Specifically, under its plans for “Transparency and Data Collection,” the order directs the attorney general and secretary of Homeland Security to collect data and issue biannual reports on “the number and types of acts of gender-based violence against women, including honor killings, in the United States by foreign nationals.” In other words, it directs the federal government to collect this data on all non-US citizens living in the United States. This mandate would apply to millions of people: not only refugees, but also those with visas and green cards. The executive order does not address how such data would be collected and how foreign nationals would be tracked — issues that should concern civil libertarians and those concerned with existing government domestic surveillance efforts.
Such monitoring could soon lead to the exclusion from the United States of individuals seeking refugee status or visas for work or university study based solely on their nationality. For example, based on this new reporting, if the federal government claimed that rates of gender-based violence were “high” among a specific foreign-born national group, that data could be used to restrict or deny this population entry to the United States.

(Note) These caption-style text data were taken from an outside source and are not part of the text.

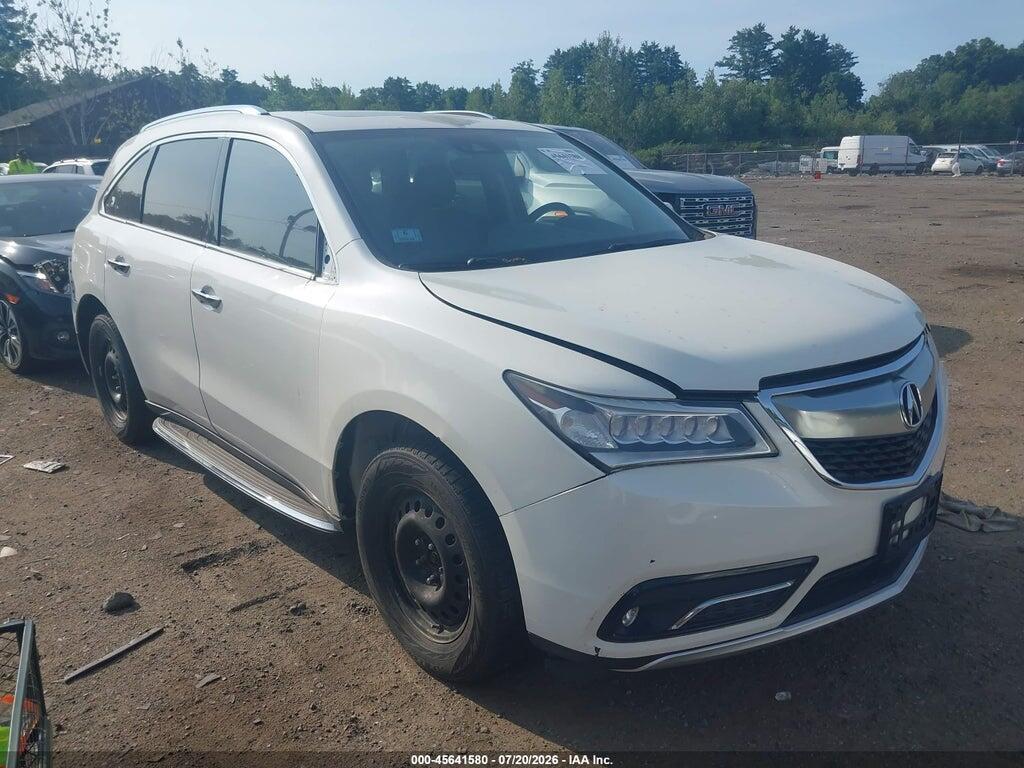 5FRYD4H68GB033474 2016 ACURA MDX photo no. 1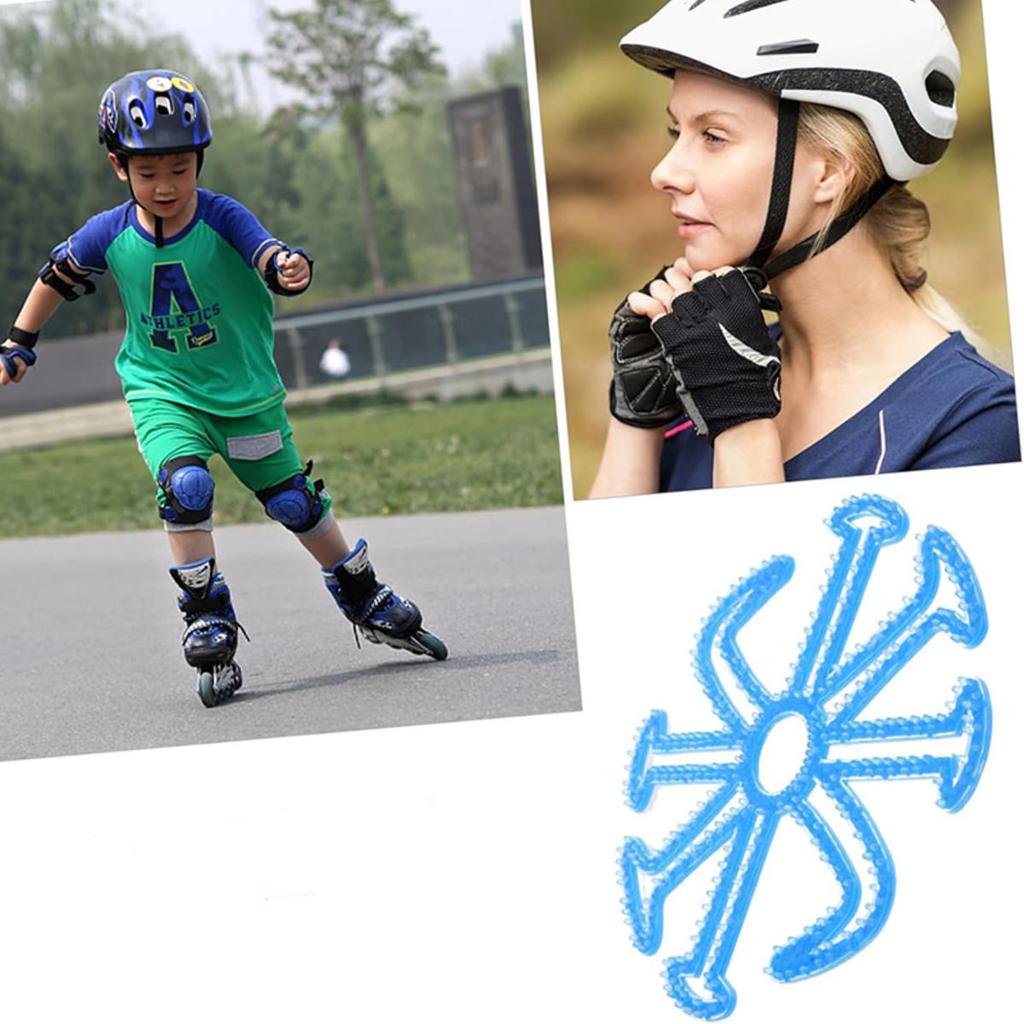 Flexible Helmet Liner Pad ABS Silicone Inner Pad Soft Breathable Safety Helmet Padding for Road Bike Motorcycle Daily Riding Helmet Accessories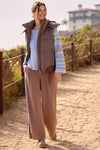 Quilted Puffer Vest With Removable Hood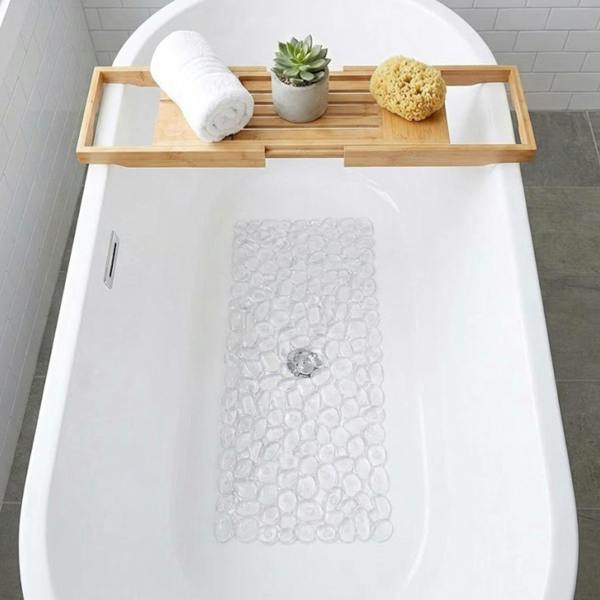 Garden Greatness Clear Pebble Effect Anti-Slip Bath Mat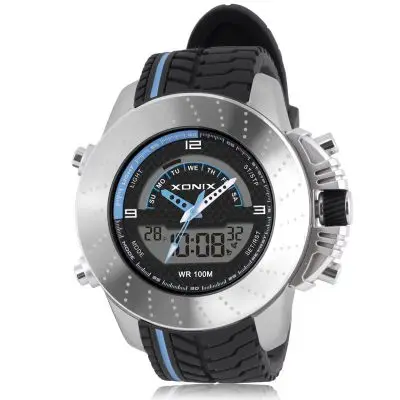 Hot!!! Top Heren Sporthorloges Waterdicht 100M Analoog-Digitaal Horloge Racen Hardlopen Duikhorloge Relojes Hombre Montre Homme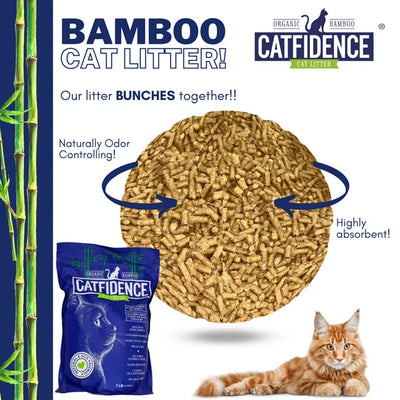 Catfidence Bamboo Cat Litter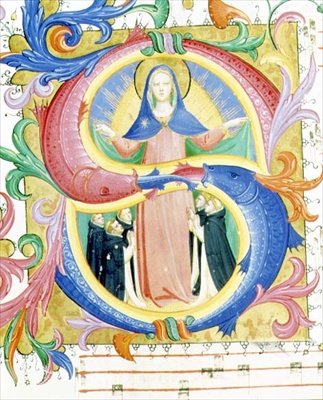 Messale 558 f.156v Iniziale Istoriata 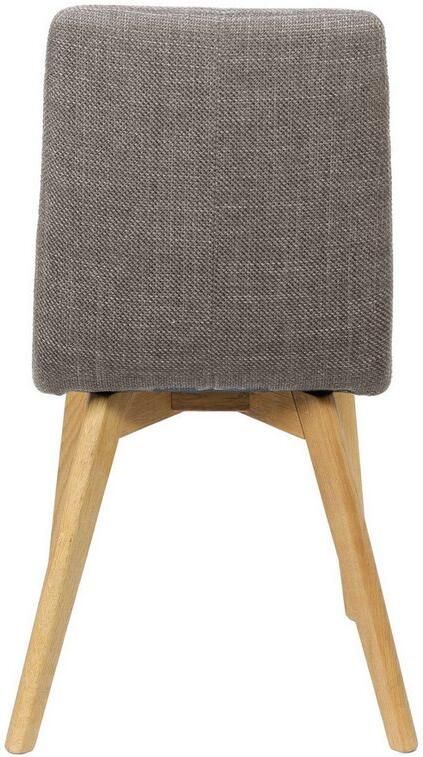 Home affaire Stoel met 4 poten Arosa eettafelstoel gestoffeerde stoel keukenstoel eetstoel 2-delige set poten van massief eiken of beuken met gestikt stof (set 2 stuks) - Foto 5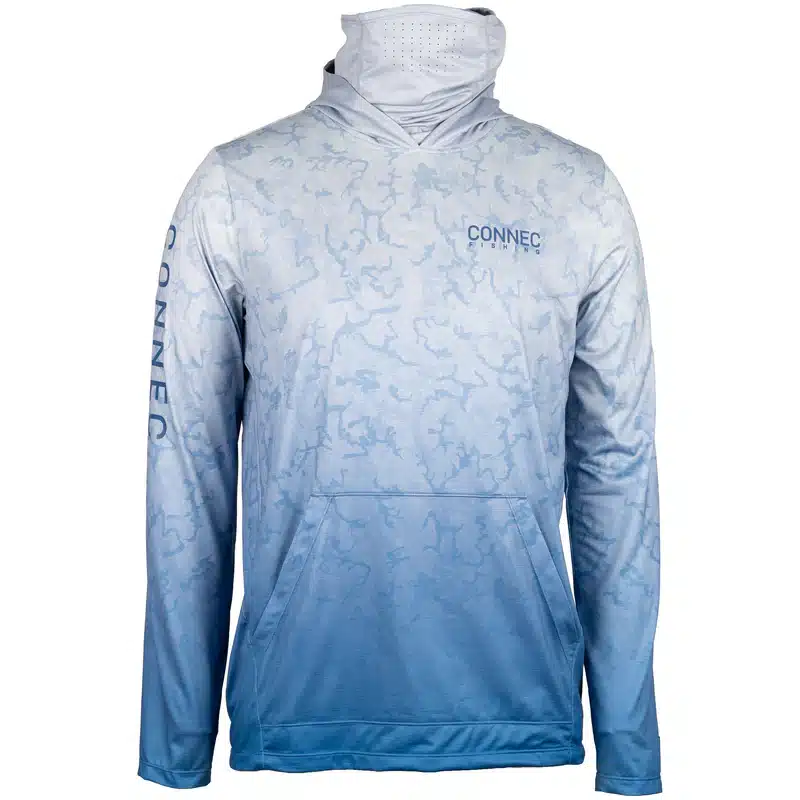 CONNEC ZODIAK II SOLAR PROTECTION FISHING HOODIE - Large, Aqua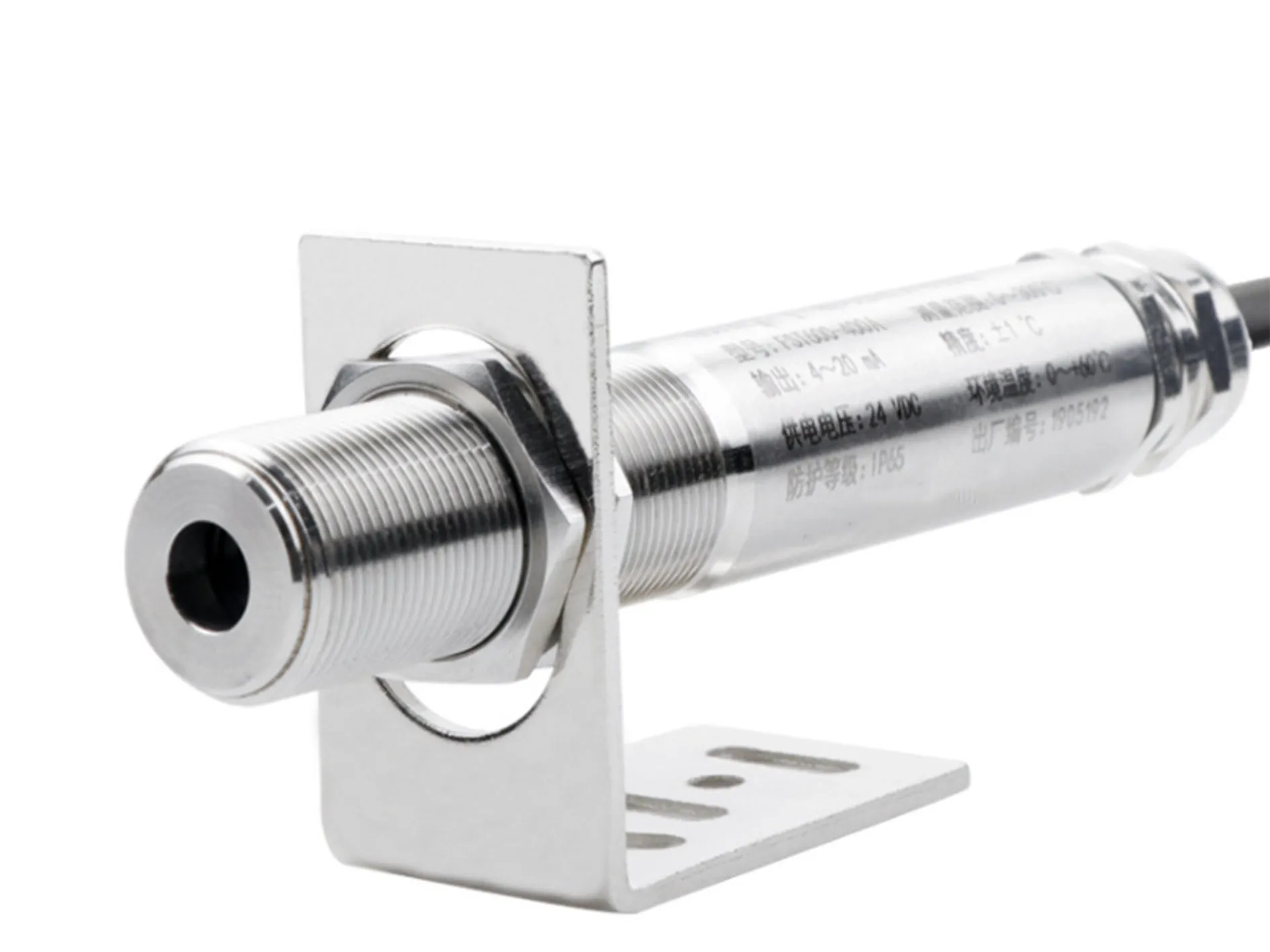 Termometer Inframerah Non-kontak 4-20MA Termometer Industri Pemancar Probe RS485 Sensor Suhu/Modbus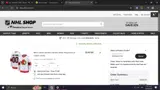 Ottawa Senators Shop coupon verification screenshot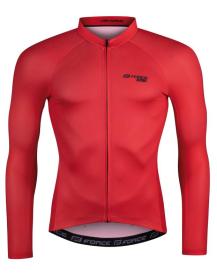 Force PURE červený pánsky cyklodres - dlhý rukáv POUZE L (VÝPREDAJ) Force PURE červený pánsky cyklodres - dlhý rukáv POUZE L (VÝPREDAJ)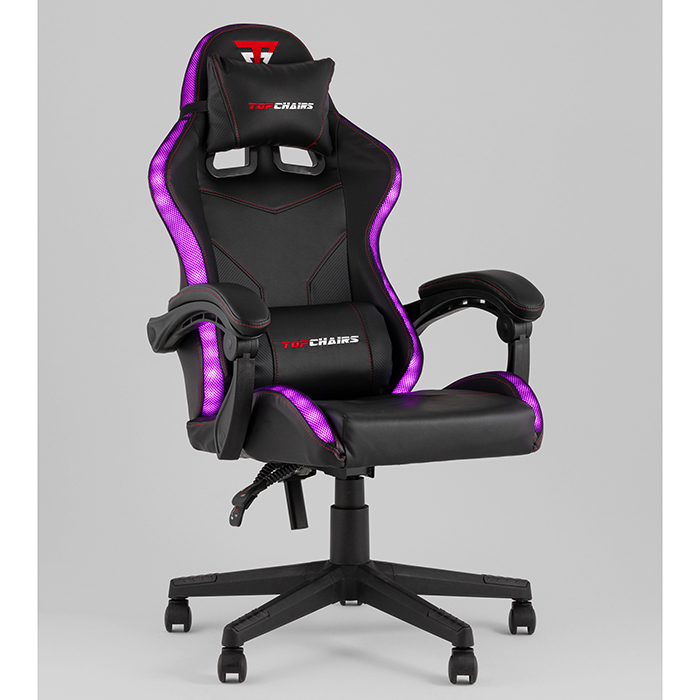 Кресло игровое TopChairs Druid чёрный Stool Group GF-8062-N black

How such determinations might be made, and by whom, is not explained in the order; nor does it clarify why gender-based violence will be used as a litmus test, versus other behavior.
Here, the notion of foreigners as “outsiders” — with a suspect commitment to “American values” — is a crucial premise. The order assumes that many refugees and “foreign nationals” coming to the United States — especially from Muslim-majority countries — cannot be integrated into US society, given their existence as the cultural “other” (and their alleged dependence on public services and welfare).
Ann Corcoran, who runs the blog Refugee Resettlement Watch, suggests that US communities are “targeted” by the federal refugee resettlement program, while US immigration policy “has opened America’s doors to an alien culture.” Bannon has also emphasized nativism and sovereignty as core American values when discussing refugee resettlement. And Breitbart News has cited Corcoran and her organization in its anti-refugee (and anti-immigrant) diatribes. Such attacks fit neatly with the idea — articulated by Bannon and Trump — that large numbers of “native-born Americans” cannot find good jobs in part because of too many immigrants and refugees.
In recent years, Congress has passed legislation limiting access to social services for immigrants with legal residence and work permits, and has also attempted to restrict refugee resettlement. The election of Donald Trump has brought anti-immigrant/anti-refugee views directly to the Oval Office. While key provisions of the executive order are not well defined, it represents a dramatic shift in decades of refugee policy and the values of the United States as a refuge.
Reaction to the most egregious aspects of Trump’s plan should not eclipse its hidden agenda, one that gives expression to exclusionary and nativist impulses. Turning away those fleeing persecution will exacerbate the challenges of conflict and globalization, undermine US security and weaken its standing in the world.